3.1.1 Effects of natural phenomena on water quality While the degradation of water quality is almost invariably the result of human activities, certain natural phenomena can result in water quality falling below the standard required for particular purposes. Natural events such as torrential rainfall and hurricanes lead to excessive erosion, landslides and mudflows, which, in turn, increase the content of suspended material in affected rivers and lakes. Seasonal overturn of the water in some lakes can bring water with little or no dissolved oxygen to the surface. These events may be frequent or occasional and have increased as a result of climate change.

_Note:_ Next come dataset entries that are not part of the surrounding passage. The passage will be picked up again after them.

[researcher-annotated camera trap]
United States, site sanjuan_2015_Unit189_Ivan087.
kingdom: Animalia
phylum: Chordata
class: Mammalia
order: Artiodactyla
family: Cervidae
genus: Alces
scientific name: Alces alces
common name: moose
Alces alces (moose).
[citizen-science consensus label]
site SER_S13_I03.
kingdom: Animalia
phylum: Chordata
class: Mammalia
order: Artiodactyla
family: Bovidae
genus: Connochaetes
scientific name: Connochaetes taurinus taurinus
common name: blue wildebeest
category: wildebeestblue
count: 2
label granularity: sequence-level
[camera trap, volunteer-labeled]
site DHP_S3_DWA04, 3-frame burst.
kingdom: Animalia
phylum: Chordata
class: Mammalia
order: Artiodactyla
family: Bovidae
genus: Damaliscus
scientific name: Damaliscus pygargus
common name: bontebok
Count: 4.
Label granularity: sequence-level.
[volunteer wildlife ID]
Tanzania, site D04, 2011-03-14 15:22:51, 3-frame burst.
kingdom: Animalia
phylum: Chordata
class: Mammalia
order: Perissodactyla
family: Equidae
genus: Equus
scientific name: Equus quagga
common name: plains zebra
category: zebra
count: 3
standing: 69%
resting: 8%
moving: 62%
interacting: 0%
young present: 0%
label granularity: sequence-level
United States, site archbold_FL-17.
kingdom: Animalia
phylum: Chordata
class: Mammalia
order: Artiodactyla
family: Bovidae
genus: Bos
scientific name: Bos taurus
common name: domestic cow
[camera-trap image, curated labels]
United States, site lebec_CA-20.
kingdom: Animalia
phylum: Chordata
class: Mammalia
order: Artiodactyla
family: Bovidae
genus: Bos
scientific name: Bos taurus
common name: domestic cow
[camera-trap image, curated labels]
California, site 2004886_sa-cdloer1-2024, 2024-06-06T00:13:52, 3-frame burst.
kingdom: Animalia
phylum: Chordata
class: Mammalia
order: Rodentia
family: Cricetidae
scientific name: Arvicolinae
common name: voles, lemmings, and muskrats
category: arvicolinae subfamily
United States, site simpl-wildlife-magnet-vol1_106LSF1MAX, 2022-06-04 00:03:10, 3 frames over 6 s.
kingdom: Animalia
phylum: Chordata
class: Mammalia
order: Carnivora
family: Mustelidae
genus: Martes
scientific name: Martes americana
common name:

Permanent natural conditions in some areas may make water unfit for drinking or for specific uses, such as irrigation. Additionally, there are naturally occurring areas of high nutrients, trace metals, salts and other constituents that can limit the use of water. Common examples are the salinization of surface waters through evaporation in arid and semi-arid regions and the high salt content of some aquifers under certain geological conditions. Many aquifers are naturally high in carbonates (alkalinity), thus necessitating their treatment before use for certain industrial applications. They may also contain specific ions (such as fluoride) and toxic elements (such as arsenic IV, V) and selenium) in quantities that are harmful to health, while others contain elements or compounds that cause other types of problems (such as the stainingof sanitary fixtures by iron and manganese). The nature and concentration of chemical elements and compounds in a freshwater system are subject to change by various types of natural processes – physical, chemical, hydrological and biological – caused by climatic, geographical and geological conditions.

3 Taken from:

1. Todorović Z. Zaštita životne sredine, Tehnološki fakultet u Leskovcu, 2014. and 2. World Meteorological Organization (WMO), Planning of water quality monitoring systems, WMO-

No. 1113, Chair, Publications Board World Meteorological Organization (WMO) 7 bis, avenue de la Paix, Geneva 2, Switzerland, 2013.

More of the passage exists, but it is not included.